14.02.2016

Trende 8 / Günümüz Aşkları Üzerine Kemal Sayar'dan Alıntılar

“Evvel refik; Bade'l tarık” demişler yani "Önce yoldaş, sonra yol." Bitmesin diye yavaş yavaş okuduğum "Hayat Teselli Bulmaktır" ın yoldaşlığında lisans hayatımın  (inşaallah) son dönemine başlamak üzere Ankara'ya dönüyorum.

Bugün "Sevgililer (!) Günü" ya hani.. Kemal Sayar'ın günümüz aşklarıyla ilgili birkaç satırını paylaşacağım sizlerle.

"Aşk artık gürültücü. Artık aşkın gürültüsünden durulmuyor. Aşkı ruhunda dinlendiren sevgililer yok. Yok olurken yok etmek istiyor.
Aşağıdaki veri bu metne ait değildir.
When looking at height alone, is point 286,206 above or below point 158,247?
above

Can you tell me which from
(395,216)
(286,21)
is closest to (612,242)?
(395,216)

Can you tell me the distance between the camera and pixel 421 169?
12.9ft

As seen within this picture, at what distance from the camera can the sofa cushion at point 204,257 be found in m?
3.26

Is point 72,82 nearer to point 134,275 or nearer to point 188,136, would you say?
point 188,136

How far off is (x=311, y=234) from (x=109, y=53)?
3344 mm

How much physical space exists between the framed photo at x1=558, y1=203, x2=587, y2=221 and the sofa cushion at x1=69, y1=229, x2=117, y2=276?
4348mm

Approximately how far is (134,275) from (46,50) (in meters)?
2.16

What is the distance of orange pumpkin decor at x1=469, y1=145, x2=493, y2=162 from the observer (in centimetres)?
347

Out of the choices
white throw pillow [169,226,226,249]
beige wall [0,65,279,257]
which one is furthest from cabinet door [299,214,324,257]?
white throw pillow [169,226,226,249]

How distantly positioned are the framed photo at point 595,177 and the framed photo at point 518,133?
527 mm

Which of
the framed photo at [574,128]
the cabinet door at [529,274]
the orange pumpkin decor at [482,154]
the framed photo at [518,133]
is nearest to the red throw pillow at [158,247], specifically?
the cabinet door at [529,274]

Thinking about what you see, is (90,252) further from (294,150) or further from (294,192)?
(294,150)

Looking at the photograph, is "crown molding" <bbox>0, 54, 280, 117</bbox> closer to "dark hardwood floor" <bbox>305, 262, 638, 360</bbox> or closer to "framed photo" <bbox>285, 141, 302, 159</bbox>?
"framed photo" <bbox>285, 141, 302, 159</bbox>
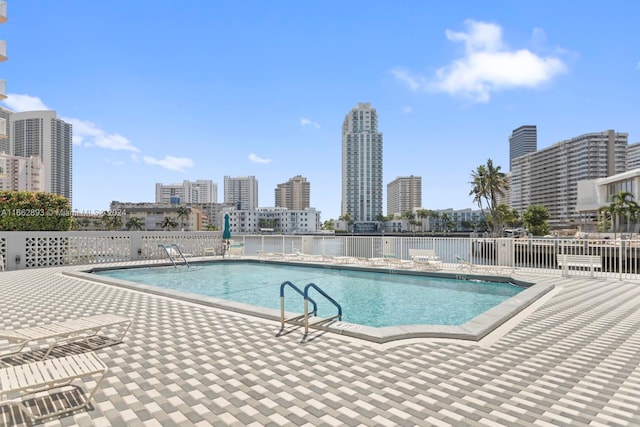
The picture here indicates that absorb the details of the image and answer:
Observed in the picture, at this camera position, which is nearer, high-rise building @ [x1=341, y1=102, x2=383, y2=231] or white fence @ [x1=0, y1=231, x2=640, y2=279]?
white fence @ [x1=0, y1=231, x2=640, y2=279]

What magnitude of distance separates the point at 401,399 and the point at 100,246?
17.2 metres

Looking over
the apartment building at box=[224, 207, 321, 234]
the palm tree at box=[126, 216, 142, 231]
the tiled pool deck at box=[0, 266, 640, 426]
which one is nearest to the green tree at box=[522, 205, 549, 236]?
the tiled pool deck at box=[0, 266, 640, 426]

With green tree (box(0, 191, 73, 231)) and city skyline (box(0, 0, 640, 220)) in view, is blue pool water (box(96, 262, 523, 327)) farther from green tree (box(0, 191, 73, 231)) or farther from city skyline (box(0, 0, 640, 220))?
city skyline (box(0, 0, 640, 220))

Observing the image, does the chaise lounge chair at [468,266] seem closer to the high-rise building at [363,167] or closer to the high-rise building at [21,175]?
the high-rise building at [21,175]

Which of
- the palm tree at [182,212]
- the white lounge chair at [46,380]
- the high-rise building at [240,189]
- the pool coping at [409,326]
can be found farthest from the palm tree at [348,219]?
the white lounge chair at [46,380]

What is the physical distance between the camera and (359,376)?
12.0 feet

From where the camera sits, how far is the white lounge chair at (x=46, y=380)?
108 inches

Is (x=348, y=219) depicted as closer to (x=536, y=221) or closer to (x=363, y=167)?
(x=363, y=167)

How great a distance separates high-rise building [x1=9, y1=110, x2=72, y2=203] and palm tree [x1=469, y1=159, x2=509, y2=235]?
113 m

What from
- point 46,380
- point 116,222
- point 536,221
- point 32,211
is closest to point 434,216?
point 536,221

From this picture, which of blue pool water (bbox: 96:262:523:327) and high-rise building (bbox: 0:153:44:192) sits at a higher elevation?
high-rise building (bbox: 0:153:44:192)

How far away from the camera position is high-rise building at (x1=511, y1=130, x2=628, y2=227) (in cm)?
10356

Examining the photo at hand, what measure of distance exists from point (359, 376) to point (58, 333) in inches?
143

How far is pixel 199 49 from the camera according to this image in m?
14.8
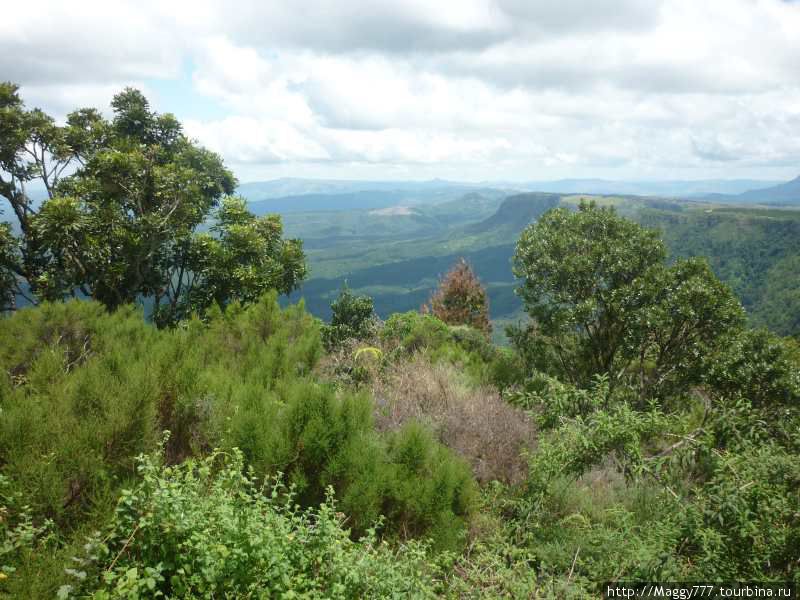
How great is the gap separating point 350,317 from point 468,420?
10.7 m

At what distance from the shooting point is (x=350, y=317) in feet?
52.6

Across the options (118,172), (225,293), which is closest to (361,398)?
(225,293)

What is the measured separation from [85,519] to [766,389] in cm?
1026

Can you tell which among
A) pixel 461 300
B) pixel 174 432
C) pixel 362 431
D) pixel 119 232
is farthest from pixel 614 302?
pixel 461 300

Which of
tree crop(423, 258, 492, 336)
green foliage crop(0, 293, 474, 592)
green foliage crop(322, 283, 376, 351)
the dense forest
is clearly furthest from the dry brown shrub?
tree crop(423, 258, 492, 336)

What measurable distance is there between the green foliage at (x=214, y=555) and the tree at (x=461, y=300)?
2483 centimetres

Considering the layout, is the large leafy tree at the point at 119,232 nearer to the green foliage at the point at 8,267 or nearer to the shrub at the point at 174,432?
the green foliage at the point at 8,267

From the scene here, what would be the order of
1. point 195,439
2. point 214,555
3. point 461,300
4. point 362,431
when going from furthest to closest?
1. point 461,300
2. point 362,431
3. point 195,439
4. point 214,555

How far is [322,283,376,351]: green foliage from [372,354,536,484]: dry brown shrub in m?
7.58

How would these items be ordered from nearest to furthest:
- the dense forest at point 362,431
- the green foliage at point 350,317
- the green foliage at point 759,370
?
the dense forest at point 362,431 < the green foliage at point 759,370 < the green foliage at point 350,317

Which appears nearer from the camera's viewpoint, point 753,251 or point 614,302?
point 614,302

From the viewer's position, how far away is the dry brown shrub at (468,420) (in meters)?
5.28

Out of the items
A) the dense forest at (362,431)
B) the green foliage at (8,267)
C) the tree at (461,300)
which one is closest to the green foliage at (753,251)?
the tree at (461,300)

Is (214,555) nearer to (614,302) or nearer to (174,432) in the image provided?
(174,432)
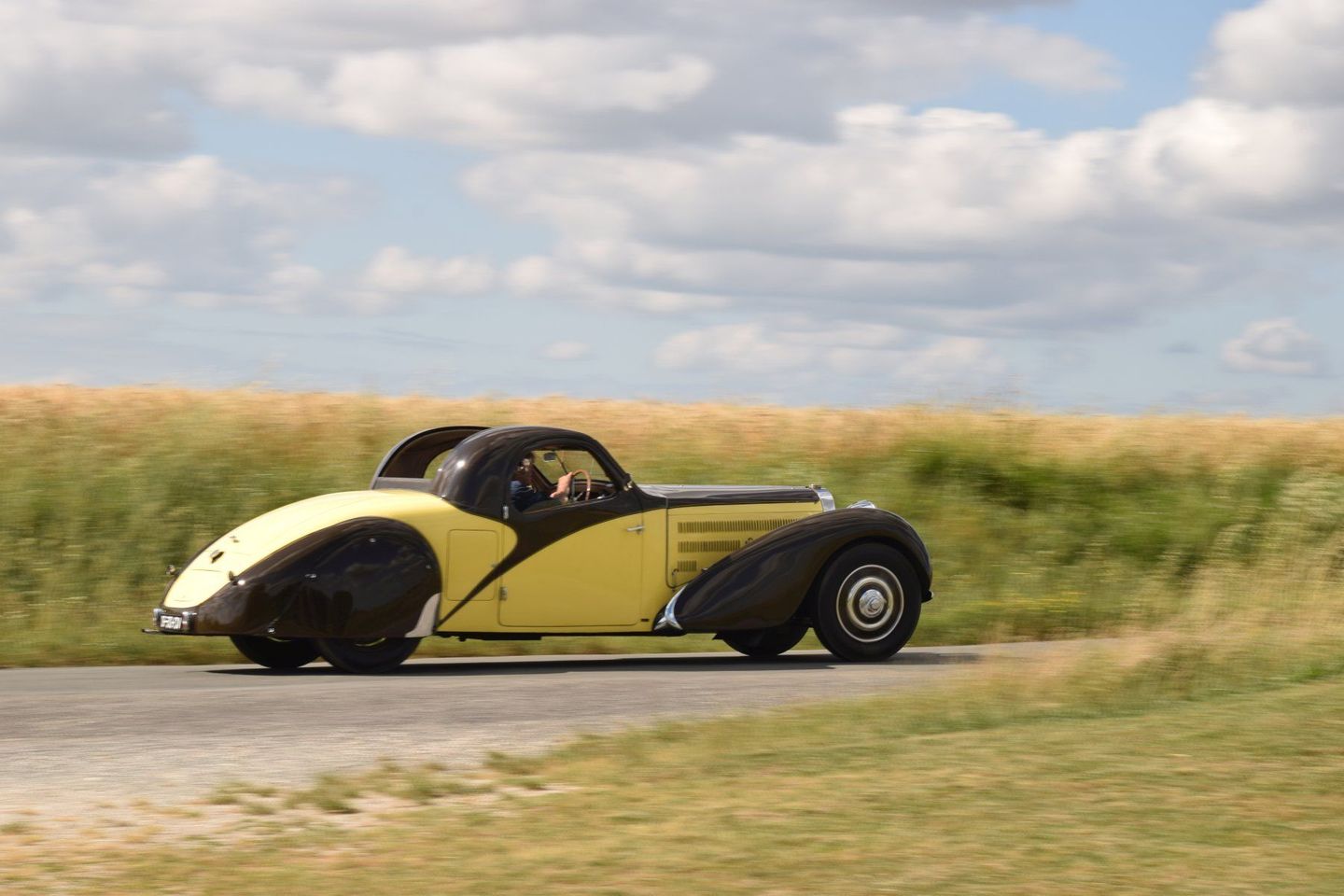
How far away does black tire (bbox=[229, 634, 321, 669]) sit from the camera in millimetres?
12758

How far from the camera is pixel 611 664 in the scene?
44.1ft

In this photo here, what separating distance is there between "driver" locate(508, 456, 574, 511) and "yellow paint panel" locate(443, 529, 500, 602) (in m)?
0.34

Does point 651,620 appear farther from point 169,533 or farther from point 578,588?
point 169,533

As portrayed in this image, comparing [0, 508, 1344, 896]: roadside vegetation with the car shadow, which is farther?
the car shadow

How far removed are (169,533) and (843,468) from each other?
28.9 feet

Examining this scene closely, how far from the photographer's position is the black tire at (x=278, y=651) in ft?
41.9

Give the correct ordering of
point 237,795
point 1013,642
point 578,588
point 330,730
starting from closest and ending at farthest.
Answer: point 237,795, point 330,730, point 578,588, point 1013,642

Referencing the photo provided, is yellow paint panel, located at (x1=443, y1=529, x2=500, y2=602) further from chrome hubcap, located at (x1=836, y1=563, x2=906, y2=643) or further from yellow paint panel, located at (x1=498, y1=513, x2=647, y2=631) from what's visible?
chrome hubcap, located at (x1=836, y1=563, x2=906, y2=643)

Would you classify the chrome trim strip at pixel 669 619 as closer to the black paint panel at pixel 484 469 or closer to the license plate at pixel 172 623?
the black paint panel at pixel 484 469

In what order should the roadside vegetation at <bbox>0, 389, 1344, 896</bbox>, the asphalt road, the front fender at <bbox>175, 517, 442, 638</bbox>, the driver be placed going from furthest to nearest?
1. the driver
2. the front fender at <bbox>175, 517, 442, 638</bbox>
3. the asphalt road
4. the roadside vegetation at <bbox>0, 389, 1344, 896</bbox>

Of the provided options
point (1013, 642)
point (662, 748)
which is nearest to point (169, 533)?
point (1013, 642)

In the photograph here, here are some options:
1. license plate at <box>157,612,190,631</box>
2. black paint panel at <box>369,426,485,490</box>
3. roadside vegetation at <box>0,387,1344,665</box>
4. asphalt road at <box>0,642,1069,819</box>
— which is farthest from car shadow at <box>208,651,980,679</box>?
black paint panel at <box>369,426,485,490</box>

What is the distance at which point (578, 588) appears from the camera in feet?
41.1

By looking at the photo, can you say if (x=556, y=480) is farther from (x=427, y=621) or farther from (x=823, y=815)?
(x=823, y=815)
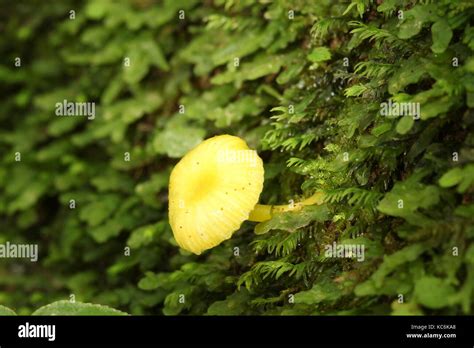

Eskinin sessiz ve içli âşıkları nerede şimdi? Aşkını içimde bir ateş gibi gezdiren, "Yaktığımdan daha büyük ateşlerde yandım" diyen o mahzun sevgililer? 
...
Günümüzün aşkları görünmek istiyor. Kıyıda köşede gizlenmek istemiyor. Bilinmek, ilan edilmek, ses çıkarmak istiyor. Özlemek istemiyor âşık; hemen kavuşmak istiyor. Çet'leşmek, mesajlaşmak, cep telefonuyla onu hep kapsama alanında tutmak, hapsetmek, boğmak istiyor. Aşk beklemeye tahammül etmiyor. Âşık sevmek değil, sevilmek derdinde. Sevilsin, şu karanlık dünyada kendine bir ışık dehlizi açılsın, bu dünyada sevilmeye değer olduğunu birisi kendisine söylesin istiyor. Yücelmek için yüceltiyor, sevilmek için seviyor. Istıraba tahammülü yok, yanmaya gelemiyor. Varlığını alevde eriten bir pervane olmak yerine, kandili sitem okları yağdıran bir pervane olmayı yeğliyor. Gürültü yapıyor. "Ne olur beni sev!" diye uluorta bağırıyor. Sessiz bir ağlayışla yapılmadığı için bu çağrı, masum bir yakarı olmadığı için ötelerden yankı bulmuyor.
...
Fazladan sarf edilen her kelime, oluş çabasıyla sınanmamış her söz,  sevgiliyi sırlar mağarasına daha çok çekilmeye mecbur bırakıyor. Fuzuli edilen sözler aramıza sırlardan bir duvar örüyor."